Documento.
◆ ◆ ◆ ◆ ◆

FACE
OCULTA
A CARIDADE DA RTP/A
Não é segredo para ninguém que
existem bolsas de pobreza nos Açores e que os fenómenos de maior marginalização
social ocorrem em São Miguel. São conhecidas as histórias dos “São-miguéis” que
vinham por aí a baixo e que, frequentemente, continuavam marginais nestas ilhas
abaixo.
Com regularidade temos ocasião de
ver nos telejornais episódicos de faca e alguidar que ocorrem em Rabo de Peixe
e outras zonas semelhantes de São Miguel, aonde se constata um nível económico,
social e cultural que dificilmente se encontrará no resto da Região. São Miguel
que, desde sempre, nos habituou a gritantes contrastes sociais que vêm do tempo
de antanho – do Clube Micaelense aos bairros de lata.
E a miséria humana, seja ela porque
for (e tantas vezes existe sem razões objectivas), deve merecer a compaixão de
todos nós. Porque essa é, sem dúvida, uma das virtudes mais importantes que um
ser humano pode ter. E a compaixão – a capacidade de sentir o sofrimento dos
outros – é condição prévia e indispensável para que a solidariedade possa
existir.
Solidariedade que durante muitos
anos, no tempo negro da ditadura, ficou praticamente entregue às instituições
de beneficência e de solidariedade social à esmolinha que cada um de nós ia
arranjando para tentar suprir, no imediato, faltas gritantes. Durante muitos
anis Portugal teve um exército de pedintes – no verdadeiro sentido do termo –
que não tinham outra hipótese do que estender a mão à caridade.

◆ ◆ ◆ ◆ ◆

Listagem fornecida.

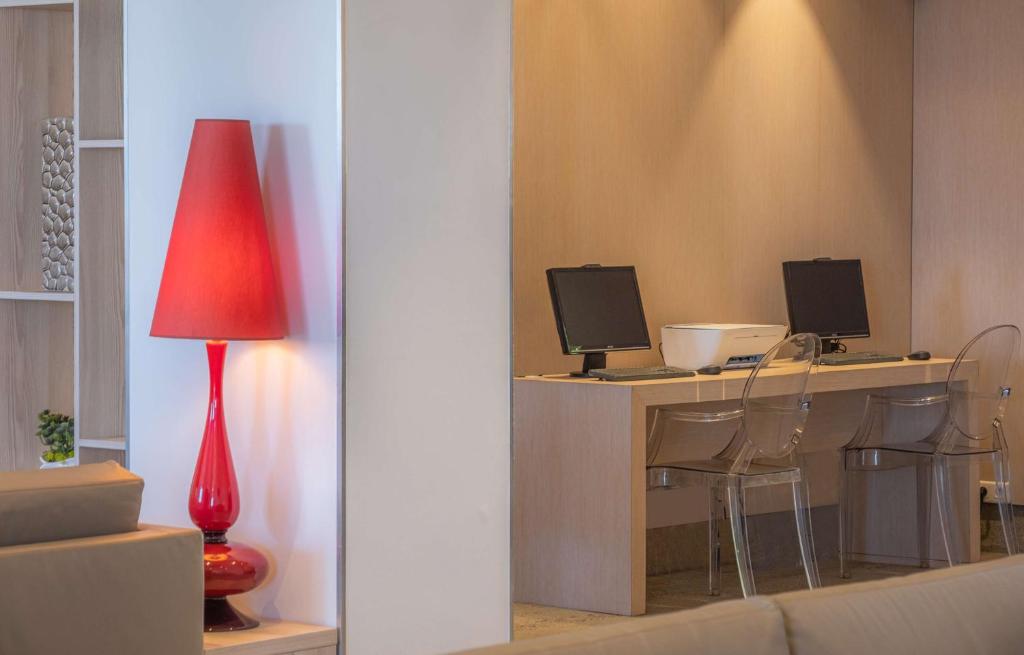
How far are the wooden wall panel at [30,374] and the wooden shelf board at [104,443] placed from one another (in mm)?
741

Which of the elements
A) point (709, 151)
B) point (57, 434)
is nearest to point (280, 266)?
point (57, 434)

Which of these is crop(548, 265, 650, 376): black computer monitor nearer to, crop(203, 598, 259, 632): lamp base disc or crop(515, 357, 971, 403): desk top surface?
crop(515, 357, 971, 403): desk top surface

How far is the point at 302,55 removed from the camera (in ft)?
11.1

◆ ◆ ◆ ◆ ◆

Tarefas a realizar.
(1) Altera o texto sobre a pobreza nos Açores: reproduz todo o trecho desde "Com regularidade temos" até "bairros de lata.", substituindo "telejornais" por "noticiários".
(2) Responde com base no texto sobre a pobreza nos Açores:
(a) Em que ilha ocorrem os fenómenos de maior marginalização social?
(b) Entre que dois extremos se situam os contrastes sociais de São Miguel?
(c) Como define o texto a compaixão?
A listagem provém de outra fonte.

Soluções dos problemas.
(1)
Com regularidade temos ocasião de
ver nos noticiários episódicos de faca e alguidar que ocorrem em Rabo de Peixe
e outras zonas semelhantes de São Miguel, aonde se constata um nível económico,
social e cultural que dificilmente se encontrará no resto da Região. São Miguel
que, desde sempre, nos habituou a gritantes contrastes sociais que vêm do tempo
de antanho – do Clube Micaelense aos bairros de lata.

(2)
(a) Em São Miguel.
(b) Entre o Clube Micaelense e os bairros de lata.
(c) Como a capacidade de sentir o sofrimento dos outros.